En 1965 hice un reportaje especial para el Telegiornale, “La mujer en la resistencia”, y en aquella ocasión tuve la oportunidad de entrevistar a dos mujeres que habían sobrevivido a los campos de concentración. Una de ellas había estado en Dachau tres años (de los dieciocho a los veintiuno), no era hebrea, era partisana. Esta mujer me reveló un hecho extremadamente desconcertante para mí: desde que la guerra había terminado y había retomado su rutina diaria, iba todos los veranos a pasar un par de semanas a Dachau. Decidía gastar sus vacaciones allí. Le pregunté por qué lo hacía, por qué no se iba lo más lejos posible, pero la respuesta estaba, precisamente, en aquellos retornos: es la víctima, antes que el verdugo, quien retorna al lugar del delito. ¿Por qué? Habría que sondear en el subconsciente para saberlo.

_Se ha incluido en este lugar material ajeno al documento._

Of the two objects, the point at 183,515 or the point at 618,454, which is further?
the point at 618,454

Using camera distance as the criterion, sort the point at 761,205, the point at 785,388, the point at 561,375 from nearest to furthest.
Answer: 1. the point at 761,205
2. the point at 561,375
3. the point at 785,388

Otra mujer, también partisana y burguesa, acabó en Auschwitz, pero sobrevivió. Cuando la encontré vivía en una casa bastante miserable en la periferia milanesa. Me asombré, porque su origen era más bien acomodado. Me explicó que después de la guerra trató de reinsertarse en la familia y el medio que había conocido antes del conflicto, pero no lo logró y se fue por su cuenta. ¿Por qué? Porque, me dijo, quedó traumatizada por el hecho de que después de la guerra el mundo había reiniciado su ritmo como antes, como si nada hubiese sucedido, casi con cierta prisa por olvidar las cosas desagradables y tristes. Regresada viva del infierno, ella, por el contrario, había creído que los hombres –habiendo visto de lo que eran capaces- habrían querido cambiar muchas cosas radicalmente. Sucedía, sin embargo, que era ella quien se avergonzaba ante los otros de ser una superviviente de aquel horror, de ser una testigo viva, y como consecuencia, algo embarazoso que todos tenían prisa en olvidar. La desilusión, sentirse un personaje incómodo, la impulsaron a establecerse entre gente que no la conocía de antes. Le pregunté qué recuerdos eran los que más le atormentaban y me respondió que no eran episodios concretos, sino el hecho de que en el campo de concentración tuvo la ocasión de conocer a fondo la naturaleza humana, el bien y el mal. Subrayó la palabra mal. Dijo que no perdonaba a los nazis que le hubieran descubierto hasta dónde puede llegar el ser humano. Pero no quiso entrar en detalles. Solo añadió que no esperara que una víctima fuera siempre inocente, porque también es humana.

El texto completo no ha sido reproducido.